* [GOAL OF THE EXERCISE] Copy every line of the material below word for word, without any changes.

* [MATERIAL PROVIDED]
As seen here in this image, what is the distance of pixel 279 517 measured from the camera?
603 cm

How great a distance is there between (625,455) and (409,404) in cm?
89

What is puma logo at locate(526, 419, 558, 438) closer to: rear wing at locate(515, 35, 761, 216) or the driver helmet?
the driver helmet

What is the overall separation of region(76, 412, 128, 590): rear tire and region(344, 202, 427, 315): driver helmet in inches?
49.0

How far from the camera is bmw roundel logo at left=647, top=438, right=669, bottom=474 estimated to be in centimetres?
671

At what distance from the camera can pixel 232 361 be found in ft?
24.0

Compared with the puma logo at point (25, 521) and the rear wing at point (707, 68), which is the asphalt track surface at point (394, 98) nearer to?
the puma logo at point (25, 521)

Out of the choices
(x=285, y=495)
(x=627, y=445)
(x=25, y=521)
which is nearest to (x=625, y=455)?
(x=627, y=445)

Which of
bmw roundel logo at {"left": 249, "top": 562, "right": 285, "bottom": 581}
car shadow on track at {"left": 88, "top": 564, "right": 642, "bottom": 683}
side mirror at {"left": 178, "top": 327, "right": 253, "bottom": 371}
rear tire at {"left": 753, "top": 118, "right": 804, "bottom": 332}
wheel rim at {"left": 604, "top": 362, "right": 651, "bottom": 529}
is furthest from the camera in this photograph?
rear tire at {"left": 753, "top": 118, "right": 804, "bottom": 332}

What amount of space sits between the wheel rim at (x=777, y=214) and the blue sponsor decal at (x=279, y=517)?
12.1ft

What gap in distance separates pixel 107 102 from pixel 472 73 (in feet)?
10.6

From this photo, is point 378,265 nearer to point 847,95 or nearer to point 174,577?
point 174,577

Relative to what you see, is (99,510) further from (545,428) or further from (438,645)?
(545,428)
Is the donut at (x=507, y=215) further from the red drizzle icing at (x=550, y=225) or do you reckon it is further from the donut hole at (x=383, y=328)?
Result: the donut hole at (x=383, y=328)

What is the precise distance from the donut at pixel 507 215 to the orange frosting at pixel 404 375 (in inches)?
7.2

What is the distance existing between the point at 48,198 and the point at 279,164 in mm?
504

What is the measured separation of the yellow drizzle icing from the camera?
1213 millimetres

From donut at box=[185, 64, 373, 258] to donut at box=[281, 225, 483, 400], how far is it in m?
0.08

* [OUTPUT OF THE EXERCISE]
As seen here in this image, what is the distance of pixel 279 517 measured from the camera?
603 cm

How great a distance is there between (625,455) and (409,404) in cm?
89

What is puma logo at locate(526, 419, 558, 438) closer to: rear wing at locate(515, 35, 761, 216) or the driver helmet?
the driver helmet

What is the overall separation of region(76, 412, 128, 590): rear tire and region(344, 202, 427, 315): driver helmet in inches?
49.0

How far from the camera is bmw roundel logo at left=647, top=438, right=669, bottom=474 estimated to be in centimetres?
671

At what distance from the camera can pixel 232 361 be found in ft?
24.0

Compared with the puma logo at point (25, 521) and the rear wing at point (707, 68), which is the asphalt track surface at point (394, 98) nearer to?
the puma logo at point (25, 521)

Out of the choices
(x=285, y=495)
(x=627, y=445)
(x=25, y=521)
which is nearest to (x=625, y=455)?
(x=627, y=445)

Which of
bmw roundel logo at {"left": 249, "top": 562, "right": 285, "bottom": 581}
car shadow on track at {"left": 88, "top": 564, "right": 642, "bottom": 683}
side mirror at {"left": 178, "top": 327, "right": 253, "bottom": 371}
rear tire at {"left": 753, "top": 118, "right": 804, "bottom": 332}
wheel rim at {"left": 604, "top": 362, "right": 651, "bottom": 529}
is furthest from the camera in this photograph?
rear tire at {"left": 753, "top": 118, "right": 804, "bottom": 332}

What amount of space sits between the wheel rim at (x=777, y=214) and the blue sponsor decal at (x=279, y=517)?
12.1ft

What gap in distance separates pixel 107 102 from pixel 472 73 (in feet)?
10.6

From this photo, is point 378,265 nearer to point 847,95 or nearer to point 174,577?
point 174,577

Relative to what you see, is (99,510) further from (545,428) or further from (438,645)?
(545,428)
Is the donut at (x=507, y=215) further from the red drizzle icing at (x=550, y=225) or do you reckon it is further from the donut hole at (x=383, y=328)?
Result: the donut hole at (x=383, y=328)

What is the precise distance from the donut at pixel 507 215 to the orange frosting at pixel 404 375 (in inches)?
7.2

What is the distance existing between the point at 48,198 and the point at 279,164 in mm?
504

What is the measured separation of the yellow drizzle icing from the camera?
1213 millimetres

From donut at box=[185, 64, 373, 258] to donut at box=[281, 225, 483, 400], how far is it in m?
0.08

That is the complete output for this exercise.